ECML PKDD Discovery Challenge 2008

Introduction

This year's discovery challenge presents two tasks in the new area of social bookmarking. One task covers spam detection and the other covers tag recommendations. As we are hosting the social bookmark and publication sharing system BibSonomy, we are able to provide a dataset of BibSonomy for the challenge. A training dataset for both tasks is provided at the beginning of the competition. The test dataset will be released 48 hours before the final deadline. Due to a very tight schedule we cannot grant any deadline extension. The presentation of the results will take place at the ECML/PKDD workshop where the top teams are invited to present their approaches and results.

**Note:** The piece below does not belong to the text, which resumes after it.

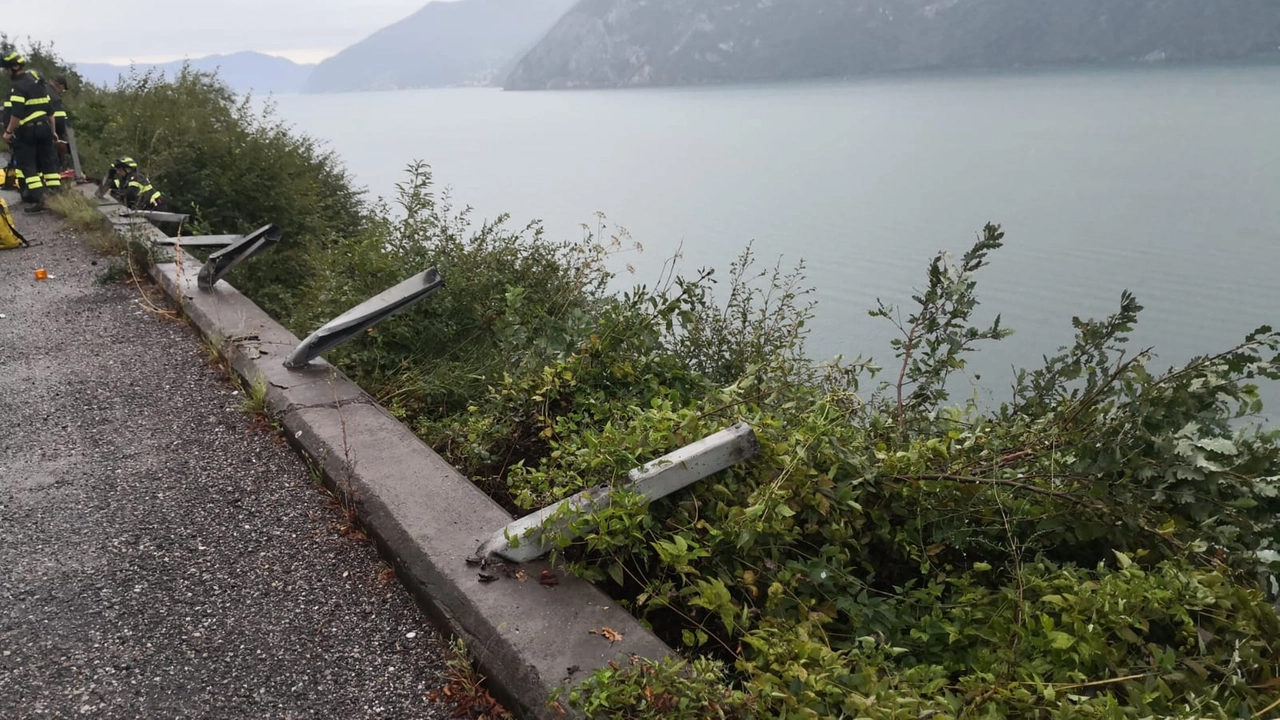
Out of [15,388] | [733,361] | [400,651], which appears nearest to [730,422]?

To get started with the tasks we suggest that you make yourself familiar with BibSonomy. A more formal description of the underlying structure which is called folksonomy is given in this paper (pdf here) where also a descriptions of the BibSonomy components are given. Next step is to subscribe to the mailing list rsdc08. We will use the list to distribute news about the challenge or other important information. Furthermore, the list can be used to clarify questions about the dataset and the different tasks. As the welcome message on the list contains information about how to access the dataset, subscribing to this list is essential to participate in the challenge. You can participate at only one of the challenges, or at both challenges.

Tasks

1. Spam Detection in Social Bookmarking Systems

With the growing popularity of social bookmarking systems, spammers discovered this kind of service as a playground for their activities. Usually they pursue two goals: On the one hand, they place links in the system to attract people to advertising sites. On the other hand, they increase the PageRank of their sites by placing links in as many popular web 2.0 sites as possible, in order to increase their visibility in Google and other search engines. Usual counter-measures like captchas are not efficient enough to effectively prevent the misuse of the system. In the last year, we were able to collect data of more than 2,000 active users and more than 25,000 spammers by manually labeling spammers and non-spammers. The provided dataset consists of these users and of all their posts. This includes all public information such as the url, the description and all tags of the post. The goal of this challenge is to learn a model which predicts whether a user is a spammer or not. In order to detect spammers as early as possible, the model should make good predictions for a user when he submits his first post.

Dataset description

A general description of the dataset can be found here. For the spam detection task all provided files are relevant.

Evaluation

All participants can use the training dataset to fit the model. The training dataset contains flags that identify users as spammers or non-spammers. The test dataset will have the same format as the training dataset and can be downloaded two days before the end of the competition. It will contain users of a future period. All participants must send a sorted file containing one line, for each user, composed by the user number and a confidence value separated by a tab. The higher the confidence value, the higher the probability that the user is a spammer. The highest confidence should come first.

			user spam
                        1234  1
			1235  0.987
			1236  0.765
                        1239  0
			

If no prediction is provided we assume the user is not a spammer. The evaluation criterion is the AUC (the Area under the ROC Curve) value. We compare the submitted spammer predictions of the participants with the manually assigned labels on a user basis.

Script to calculate AUC

This script (updated at 2008-07-25) provides an example how we will calculate the AUC value. As input you need two files: one with the user_id and the true class, one sorted file with the user_id and the confidence value.
With the test files true containing the true classes and pred containing the confidence, the script should output an AUC value of approx. 0.5417.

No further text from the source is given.